Andrea Brenta, ItaliaOggi 13/3/2010, 13 marzo 2010
OGNI MINUTO UNA MORTE PER PARTO
Circa 530 mila decessi all’anno, la metà dei quali nell’Africa subsahariana e un terzo nell’Asia meridionale. In pratica, ogni minuto una donna nel mondo muore a causa di complicazioni legate alla gravidanza e al parto. Un vero e proprio bollettino di guerra. Oltre che un numero ben lontano dall’obiettivo dell’Onu, che nel 2000 si era impegnata a «ridurre di tre quarti il tasso di mortalità materna» su tutto il pianeta entro il 2015 e a «rendere universale l’accesso alla medicina procreativa».
La pianificazione familiare, che potrebbe influire direttamente sul tasso di mortalità materna, è ancora un miraggio in gran parte dei paesi in via di sviluppo. Nell’Africa subsahariana, secondo le stime, il 20% delle donne che ne vorrebbero fare richiesta non hanno accesso alla contraccezione. Secondo uno studio del ministero della cooperazione britannico, «il 32% dei decessi materni potrebbe essere evitato grazie all’accesso a moderni mezzi di contraccezione», impedendo per esempio gravidanze troppo precoci o ravvicinate e contribuendo a ridurre il numero di aborti clandestini, all’origine del 13% dei decessi materni.
«Secondo l’Organizzazione mondiale della sanità e la Banca mondiale occorrerebbe sbloccare 36 miliardi di dollari (oltre 26 miliardi di euro) per raggiungere gli obiettivi in materia di salute materna, mentre gli aiuti internazionali, pubblici e privati, a malapena raggiungono i 20 miliardi di dollari», spiegano da Oxfam France, che proprio ieri, insieme ad Action for global health e ad altre organizzazioni, ha lanciato una campagna «contro la mancata assistenza alle madri in pericolo».
Una situazione frutto di remore di ordine morale e politico.

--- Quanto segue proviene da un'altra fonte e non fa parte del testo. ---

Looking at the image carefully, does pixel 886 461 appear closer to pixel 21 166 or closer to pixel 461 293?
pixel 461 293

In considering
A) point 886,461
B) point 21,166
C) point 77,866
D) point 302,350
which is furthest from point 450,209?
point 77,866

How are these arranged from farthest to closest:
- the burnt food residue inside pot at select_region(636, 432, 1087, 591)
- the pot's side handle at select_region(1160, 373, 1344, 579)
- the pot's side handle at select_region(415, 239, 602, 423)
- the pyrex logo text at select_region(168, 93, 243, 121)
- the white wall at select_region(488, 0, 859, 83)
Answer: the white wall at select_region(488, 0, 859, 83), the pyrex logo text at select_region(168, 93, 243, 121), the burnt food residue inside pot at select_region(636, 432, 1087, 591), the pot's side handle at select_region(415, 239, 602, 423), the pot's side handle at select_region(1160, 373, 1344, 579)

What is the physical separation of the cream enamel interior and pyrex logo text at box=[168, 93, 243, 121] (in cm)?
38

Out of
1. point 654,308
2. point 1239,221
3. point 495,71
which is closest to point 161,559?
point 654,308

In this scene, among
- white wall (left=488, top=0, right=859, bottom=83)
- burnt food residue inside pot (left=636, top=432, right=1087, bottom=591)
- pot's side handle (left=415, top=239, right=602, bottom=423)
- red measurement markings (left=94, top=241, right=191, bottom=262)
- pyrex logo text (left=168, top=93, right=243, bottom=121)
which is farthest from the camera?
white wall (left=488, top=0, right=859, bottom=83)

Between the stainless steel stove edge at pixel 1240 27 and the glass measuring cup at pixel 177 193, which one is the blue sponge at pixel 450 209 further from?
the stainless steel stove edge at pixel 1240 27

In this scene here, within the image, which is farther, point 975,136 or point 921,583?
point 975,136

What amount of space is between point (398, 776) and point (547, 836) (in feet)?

L’amministrazione Obama ha stanziato 12 milioni di dollari per promuovere la contraccezione in Africa e Asia, mentre con il governo Bush erano proibiti i finanziamenti alle organizzazioni che praticano o facilitano l’interruzione di gravidanza. E oggi anche il governo canadese di Stephen Harper mantiene una linea conservatrice in materia.
In Niger, dove il tasso di fecondità è il più alto al mondo (7,1 figli per donna) e dove il 60% delle donne ha un figlio prima dei 19 anni, l’approccio alla contraccezione non avviene dal punto di vista della limitazione delle nascite, un concetto vietato dall’Islam, ma da quello della distanziazione delle nascite stesse. Qui la gratuità delle cure alle donne incinte e l’accesso alla contraccezione, deciso dal governo, con il sostegno degli iman, ha permesso di ottenere risultati tangibili: il tasso di prevalenza della contraccezione è passato dall’8 al 14%.
Un risultato leggermente migliore della media dell’Africa nera, dove il tasso di accesso alla contraccezione si situa tra il 5 e il 10%, ben lontano da quello di Asia e America latina, che oscilla tra il 60 e il 90%.
Secondo il demografo Jean-Pierre Guegan (Ird), «una crescita tra il 2,5 e il 3% del tasso di fecondità, caso che oggi riguarda una quindicina di paesi dell’Africa subsahariana, è insostenibile e condanna il continente agli aiuti esterni».